Mais en 2017, ce doyen de la musique malienne, celle que l’on dit proche du blues, est venu jusque dans le froid parisien présenter son nouvel album, “Dounia Tabolo” (4 étoiles dans Soul Bag 229). Enregistré à Lafayette (Louisiane) un peu plus tôt dans l'année, on croise sur ce disque quelques succulents invités tel que l’harmoniciste Vincent Bucher, le violoniste Cedric Watson et le guitariste Corey Harris. Des musiciens que le septuagénaire malien a eu la bonne idée d’inviter pour ces deux dates au New Morning.

 


Corey Harris, Boubacar Traoré, Vincent Bucher

 

Complet à rayures et casquette vissée, Boubacar Traoré grimpe sur scène accompagné d'un percussionniste (avec calebasse grand format) et de Vincent Bucher. Salutations à destination d'un public déjà conquis par la bonne bouille du vieux bonhomme, le trio attaque un premier set.

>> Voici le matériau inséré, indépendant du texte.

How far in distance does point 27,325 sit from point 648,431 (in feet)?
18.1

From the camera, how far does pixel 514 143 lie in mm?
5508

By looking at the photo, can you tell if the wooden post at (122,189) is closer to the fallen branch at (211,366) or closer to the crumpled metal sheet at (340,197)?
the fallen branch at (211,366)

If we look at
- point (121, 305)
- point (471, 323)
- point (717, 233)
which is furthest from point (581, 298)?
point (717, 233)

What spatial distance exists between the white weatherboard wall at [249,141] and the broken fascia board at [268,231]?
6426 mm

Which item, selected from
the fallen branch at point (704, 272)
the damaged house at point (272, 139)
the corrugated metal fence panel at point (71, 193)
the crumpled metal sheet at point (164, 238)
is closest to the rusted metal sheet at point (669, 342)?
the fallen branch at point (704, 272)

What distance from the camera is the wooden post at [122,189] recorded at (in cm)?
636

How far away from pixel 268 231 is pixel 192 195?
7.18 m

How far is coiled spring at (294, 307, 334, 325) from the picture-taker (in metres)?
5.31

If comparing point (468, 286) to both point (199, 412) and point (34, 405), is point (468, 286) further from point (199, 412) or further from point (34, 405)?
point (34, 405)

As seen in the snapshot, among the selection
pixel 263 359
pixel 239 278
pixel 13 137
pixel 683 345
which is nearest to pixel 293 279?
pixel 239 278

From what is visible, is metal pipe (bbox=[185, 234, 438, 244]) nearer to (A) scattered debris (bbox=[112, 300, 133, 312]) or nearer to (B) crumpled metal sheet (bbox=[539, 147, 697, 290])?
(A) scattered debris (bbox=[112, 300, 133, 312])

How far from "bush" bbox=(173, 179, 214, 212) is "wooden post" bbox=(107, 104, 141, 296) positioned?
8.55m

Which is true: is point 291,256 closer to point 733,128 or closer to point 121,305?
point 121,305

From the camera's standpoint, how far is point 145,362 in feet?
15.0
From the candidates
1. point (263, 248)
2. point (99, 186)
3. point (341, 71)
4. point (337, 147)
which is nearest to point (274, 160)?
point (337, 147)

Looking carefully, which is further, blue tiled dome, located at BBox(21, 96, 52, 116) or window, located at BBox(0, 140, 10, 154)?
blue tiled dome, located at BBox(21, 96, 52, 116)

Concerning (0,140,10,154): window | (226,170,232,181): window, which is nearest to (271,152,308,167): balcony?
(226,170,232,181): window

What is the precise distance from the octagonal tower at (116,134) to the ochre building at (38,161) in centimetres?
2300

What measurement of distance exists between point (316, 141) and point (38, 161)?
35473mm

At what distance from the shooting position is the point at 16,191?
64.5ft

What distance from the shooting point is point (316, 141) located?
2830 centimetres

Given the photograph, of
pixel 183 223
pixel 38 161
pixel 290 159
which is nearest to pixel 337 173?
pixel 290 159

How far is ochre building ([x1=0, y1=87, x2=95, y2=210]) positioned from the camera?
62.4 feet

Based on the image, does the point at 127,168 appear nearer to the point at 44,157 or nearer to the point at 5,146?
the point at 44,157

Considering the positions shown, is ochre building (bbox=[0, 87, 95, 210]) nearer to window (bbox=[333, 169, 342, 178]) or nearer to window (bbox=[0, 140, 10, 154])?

Au jeu et à la forme de chant si reconnaissable, qui définitivement fait le lien avec les guitaristes du Delta, se greffent l'harmonica inspiré de Bucher comme les fines résonances de l'unique percussion. Quelques titres plus loin, ce sont les deux invités venus de l'autre côté de l'Atlantique qui rejoignent la scène. Avec le violon créole de Cedric Watson et la guitare tout en souplesse de Corey Harris, les morceaux s’enchaînent ou tournent selon la vibration du moment, en mode jam session. La salle est pleine de corps chaloupant et de larges sourires devant cet alignement de musiciens entiers et complices. Après une courte pause, le deuxième set reflétera ce même enthousiasme partagé sur scène comme dans le public.

 


Corey Harris

 


Boubacar Traoré, Cedric Watson, Vincent Bucher

 


Cedric Watson

 

Christian Mousset, producteur du dernier album et ange gardien de longue date de cet humble musicien malien, ne cachera pas son étonnement après le cumul des 2 h 30 de concert, rappel inclus. Il nous laisse entendre que depuis quelque temps, Boubacar Traoré se fait vieux et ne joue plus tellement en public, notamment chez lui, au Mali, d’où sa stupéfaction à la fin du concert. Ce jeudi soir-là à Paris, l'ami Kar-Kar s'en est bel et bien donné à cœur joie.